Parties would have to apply for the exercise of this power, would be given the chance to make their case on the issues in question, and could opt to disapply the power if they wished. Ideas are welcomed as to what the threshold for a successful summary judgment should be.
The Act requires tribunals to be impartial, but not that arbitrators be independent (which is difficult to define and probably unnecessary). However, to help parties be more sure when an arbitrator can be removed for bias and to strengthen England's pro-arbitration status, the Law Commission wishes to codify the common law rule that arbitrators have a continuing duty to disclose any circumstances which might reasonably give rise to justifiable doubts as to their impartiality. It also invites comments on whether actual knowledge of circumstances, or what ought to be known after the making of reasonable enquiries, should be disclosed.
First, should the Act be clearer on when the courts can exercise their default powers to order interim measures, such as freezing assets or ordering injunctions? And should the Act state that these powers are exercisable as in English civil litigation and subject to the rules that apply in domestic court proceedings, and that third parties can be bound by these orders and appeal against them?
Second, should applications to the courts for interim measures to support emergency arbitrations (arguably restricted under current case law) be allowed?
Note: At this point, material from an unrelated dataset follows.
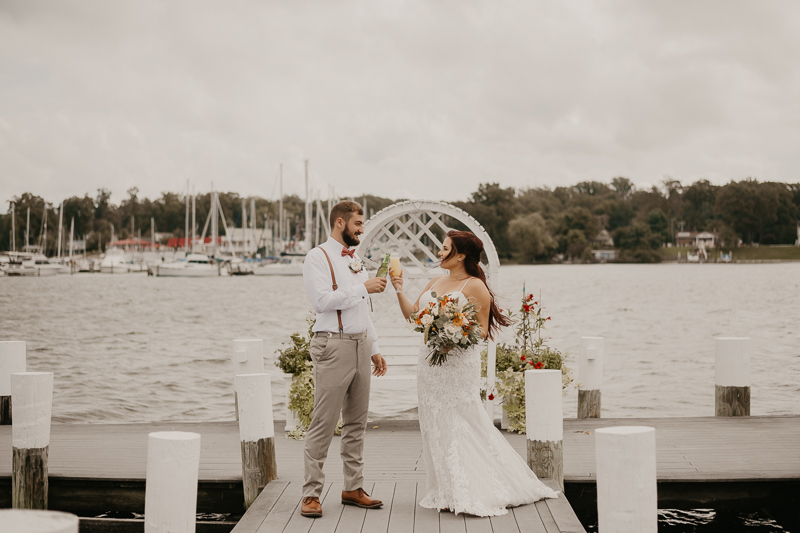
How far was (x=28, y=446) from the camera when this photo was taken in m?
6.46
And where an arbitral party ignores the orders of an emergency arbitrator, should the Act either empower courts to order compliance with the emergency arbitrator's order, or allow applications with the permission of the emergency arbitrator, not just that of the fully constituted tribunal as at present?
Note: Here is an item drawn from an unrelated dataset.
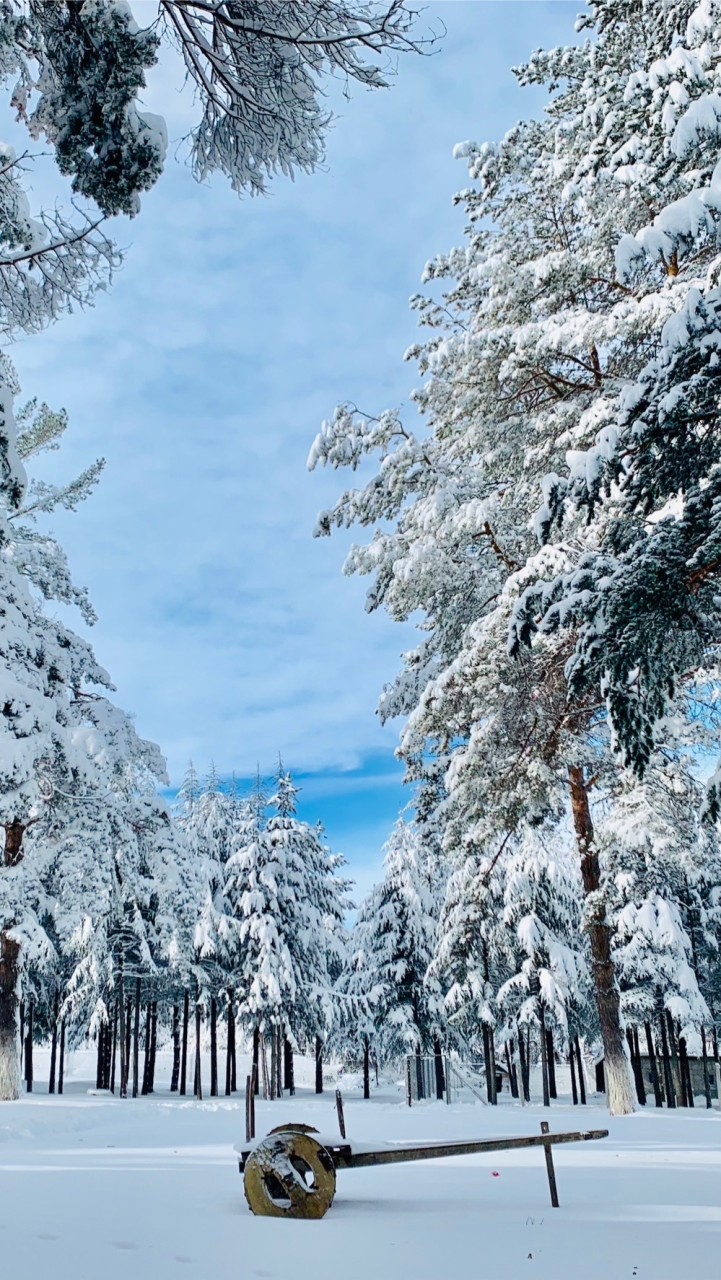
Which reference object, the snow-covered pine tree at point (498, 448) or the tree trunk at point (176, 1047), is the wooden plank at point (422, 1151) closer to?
the snow-covered pine tree at point (498, 448)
The Act would be amended to make arbitration agreements unenforceable if they specified the protected characteristics listed in the Equality Act 2010 (age, disability, gender reassignment, marriage and civil partnership, pregnancy and maternity, race, religion or belief, sex, and sexual orientation), and to end challenges to arbitral appointments based on those characteristics. There could be an exception where characteristics were necessary or justifiable.
Whilst this would probably have little effect on the arbitration process, it shows a desire to work towards greater diversity in arbitrator appointments. However, there is a small risk this reform could open a ground for resisting enforcement under the New York Convention.
Under the Act, arbitrators are not automatically immune from liability if they resign, or from costs if a party launches court proceedings to remove them, even if the challenge is unsuccessful. The report proposes they be immune from costs in court proceedings and invites comments on whether they should be liable at all if they resign unreasonably. This supports the finality of awards (by discouraging satellite litigation against arbitrators) and arbitrator impartiality (by reducing the pressure to conform to party demands).
The Act is silent on confidentiality because court decisions show how hard it is to draft a default rule requiring arbitrations to be confidential (and any exceptions to that rule), given the variety of types of London-seated proceedings. The Law Commission proposes no change in this area, as parties can enter into confidentiality agreements, adopt arbitration rules which mandate confidentiality, and rely on the courts to define the scope of English common law's existing implied duty of arbitral confidentiality.
The Act would continue to allow parties to choose to exclude appeals of arbitral awards to the courts on points of law. Parties often do this by opting for the LCIA or ICC rules, as both exclude this right to bolster award finality.
Authored by Mark Crossley and Benjamin Littlewood.